Bu hükümlerden, 4688 sayılı Kanunun 32 nci maddesi uyarınca akdedilecek sözleşmenin konusunun, toplu sözleşmelerde belirlenen tavanı aşmamak kaydıyla belediyeler, bağlı kuruluşları ve il özel idarelerinin kadro ve pozisyonlarında çalışan kamu görevlilerine ödenecek sosyal denge tazminatını belirlemek olduğu ve bahsi geçen Kanun hükümleri uyarınca kamu görevlisi tanımı kapsamına giren çalışanların tamamının yapılacak sözleşme hükümlerinden yararlandırılması gerektiği anlaşılmaktadır. Yerel yönetimlerde görev yapan sözleşmeli personelin, imzalanan hizmet kolu sözleşmesi uyarınca ek ödemelerden faydalanabileceği, 5216, 5302 ve 5393 sayılı Kanunlardaki íkramiyeye ilişkin gösterge rakamlarında geçen yıldaki artış oranları korunmuş, büyükşehir belediyelerine bağlı kuruluşların kadrolarında çalışmakta olan daire başkanlarının ek göstergelerini 3600’e çıkarma konusunda yasal çalışma yapılacağı belirtilmiştir.

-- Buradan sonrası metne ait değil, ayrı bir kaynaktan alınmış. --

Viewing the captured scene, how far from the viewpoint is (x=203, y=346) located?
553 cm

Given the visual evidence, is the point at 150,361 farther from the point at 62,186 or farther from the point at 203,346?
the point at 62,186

2014 YILINDA UYGULANACAK KAMU MALİ YÖNETİMİ VE KONTROL KANUNUNUN İLGİLİ HÜKÜMLERİ

 A- Mutemetlere Ön Ödeme, Yapılması (Avans Verilmesi):

5018 sayılı Kamu Mali Yönetimi ve Kontrol Kanununun değişik 35 inci maddesinin birinci bendinde; harcama yetkilisinin uygun görmesi ve karşılığı ödeneğin saklı tutulması kaydıyla, ilgili kanunlarda öngörülen haller ile gerçekleştirme işlemlerinin tamamlanması beklenilemeyecek ivedi veya zorunlu giderler için avans vermek veya kredi açmak suretiyle ön ödeme yapılabilir. Verilecek avansın üst sınırları merkezî yönetim bütçe kanununda gösterilir.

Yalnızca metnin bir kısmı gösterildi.